> [WORK ITEM]
Using the text about the book Problems and Theorems in Analysis, say whether each statement agrees with it, answering yes or no and quoting the words of the text that decide it. 1. The pair went through about one chapter of the book per semester. 2. The book was arranged mainly by topic. 3. The English translation came out before the Russian one.

The book was unique at the time because of its arrangement, less by topic and more by method of solution, so arranged in order to build up the student's problem-solving abilities. The preface of the book contains some remarks on general problem solving and mathematical heuristics which anticipate Pólya's later works on that subject (Mathematics and Plausible Reasoning, How to Solve It). The pair held practice sessions, in which the problems were put to university students and worked through as a class (with some of the representative problems solved by the teacher, and the harder problems set as homework). They went through portions of the book at a rate of about one chapter a semester.

A typical example of the progression of questions in Problems and Theorems in Analysis is given by the first three questions in (the American edition of) volume I:
1. In how many different ways can you change one dollar? That is, in how many different ways can you pay 100 cents using five different kinds of coins, cents, nickels, dimes, quarters and half-dollars (worth 1, 5, 10, 25, and 50 cents, respectively)?
2. Let n stand for a non-negative integer and let $A_n$ denote the number of solutions of the Diophantine equation
$$x + 5y + 10z + 25u + 50v = n$$
in non-negative integers. Then the series
$$A_0 + A_1 \zeta + A_2 \zeta^2 + \cdots + A_n\zeta^n + \cdots$$
represents a rational function of $\zeta$. Find it.
3. In how many ways can you put the necessary stamps in one row on an airmail letter sent inside the U.S., using 2, 4, 6, 8 cent stamps? The postage is 10 cents. (Different arrangements of the same values are regarded as different ways.)

The first question sets up an elementary combinatorics question; but the second suggests both a solution (using generating functions) and a generalisation. The third gives another combinatorics question which can be solved by means of generating functions. Indeed, questions 1-26 follow generating function through further examples. Whole areas of mathematics are developed in this way.

Substantial additions were made in the English translation (published in 1972 and 1976), including new sections and back-references to Pólya's other works on problem solving.

==Reception==
Richard Askey and Paul Nevai wrote of the book that, "there is a general consensus among mathematicians that the two-volume Pólya-Szegő is the best written and most useful problem book in the history of mathematics." The book has had its admirers. Various eminent mathematicians (Bernays, Courant, Fejér, E. Landau, F. Riesz, Toeplitz) had read over the galley proofs while the work was in press and its early reviewers (F. Riesz again, Knopp, Tamarkin), not much less eminent, were all effusive in their praise. The careful pedagogy meant that graduate students were able to learn analysis from Problems and Theorems alone. Paul Erdős once approached a young mathematician with a problem taken from volume II and announced "I will give $10 to China if you can solve this problem in ten minutes".

A Russian translation was published in 1937–38. An English translation was published in 1972–76.

> [SOURCE DATA]

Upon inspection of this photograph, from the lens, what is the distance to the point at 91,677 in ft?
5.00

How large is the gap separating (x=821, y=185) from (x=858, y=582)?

> [TASK RESULT]
1. Yes: "They went through portions of the book at a rate of about one chapter a semester."
2. No: "less by topic and more by method of solution"
3. No: "A Russian translation was published in 1937–38. An English translation was published in 1972–76."